The amendment without doubt gives to this court concurrent jurisdiction with the state courts, without the consent of the proposed defendant of any suit which sets forth such facts as will bring it under either of the excepted subdivisions. It is not covered by section 60, subd. “b” (30 Stat. 562, c. 541 [U. S. Comp. St. 1901, p. 3445]). There is no suspicion of a preference to be found in the facts. The language of section 67e (30 Stat. 564, c. 541 [U. S. Comp. St. 1901, p. 3449]) seems to be enough, unless we start with the admitted premise that a trustee must confine his endeavors to gather in the estate of the bankrupt to property over which the bankrupt had obtained title prior to bankruptcy and had disposed of in fraud of the act. The first thought which comes to one as he approaches this inquiry is whether it is right for the federal court to stick in the bark, indulging in refinements and niceties of strict legal definitions. The purpose of the bankruptcy act is to promote equity and fair dealing. In the sense of the act I think that the property for which in this suit recovery is sought was under the domination and control of the bankrupt shortly prior to bankruptcy, and that he transferred it to the defendants, who paid him therefor an inadequate price, well knowing that he was insolvent, and did not intend to pay his debts with the money which they gave him. If the trustee cannot bring a suit somewhere upon such a state of facts, no remedy for the wrong stated exists.
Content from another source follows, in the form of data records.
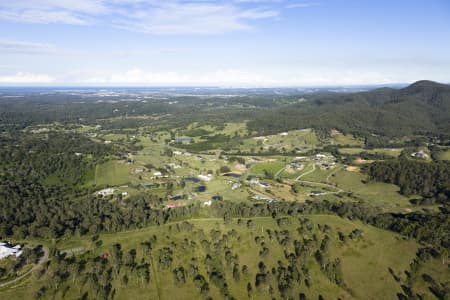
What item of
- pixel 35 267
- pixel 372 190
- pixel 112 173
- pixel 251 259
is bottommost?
pixel 251 259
The objection that the bankrupt never gained a title to the property in dispute by reason of the mutual fraud would be pressed in the state court against the trustee as a full defense, and might be more forcible there than here, because the forum selected might not have the equitable powers which Congress has wisely conferred upon us. The parties who were in the first instance deprived of their property by the scheme have come to our court, and, by filing their claims as creditors, have invoked our protection. That action would be used against them, if they individually sought aid in a state court. Can it be possible that the trustee, who is an officer of the court, must be driven away when he comes to us and tells of a grievous wrong done to certain parties who have chosen him as their protector and expect him to obtain relief for that wrong? If it be so, the bankruptcy act is impotent at a vital and crucial point. I, for one, am not willing to admit it. This is the broad view of the matter. A technical examination leads to the same conclusion.
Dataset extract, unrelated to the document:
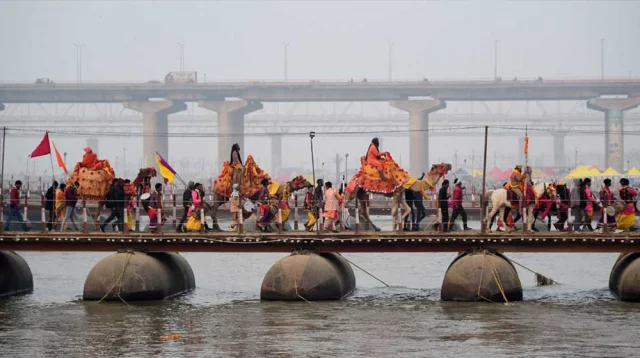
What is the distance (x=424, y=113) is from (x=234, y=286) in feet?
437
As already suggested, the parties chiefly interested have offered themselves to this court as creditors of the estate. By filing their claims against the bankrupt they have waived their right to dispute the passing of the title in their goods to him prior to bankruptcy. They have done more than that. They have, by affirmative action, ratified the original purchase, sale and delivery of those goods, as constituting, ■a valid title thereto in the bankrupt. The only remedy remaining open is for the trustee, whom they have helped to elect and who is sub-rogated to their rights, to find their property if he can, and if, as is the case here, he cannot find it, to seek damages from the parties to whom .it was unlawfully transferred, which, if collected, will inure to the benefit of the injured parties who have sought our aid.
Let the plea to the jurisdiction be overruled.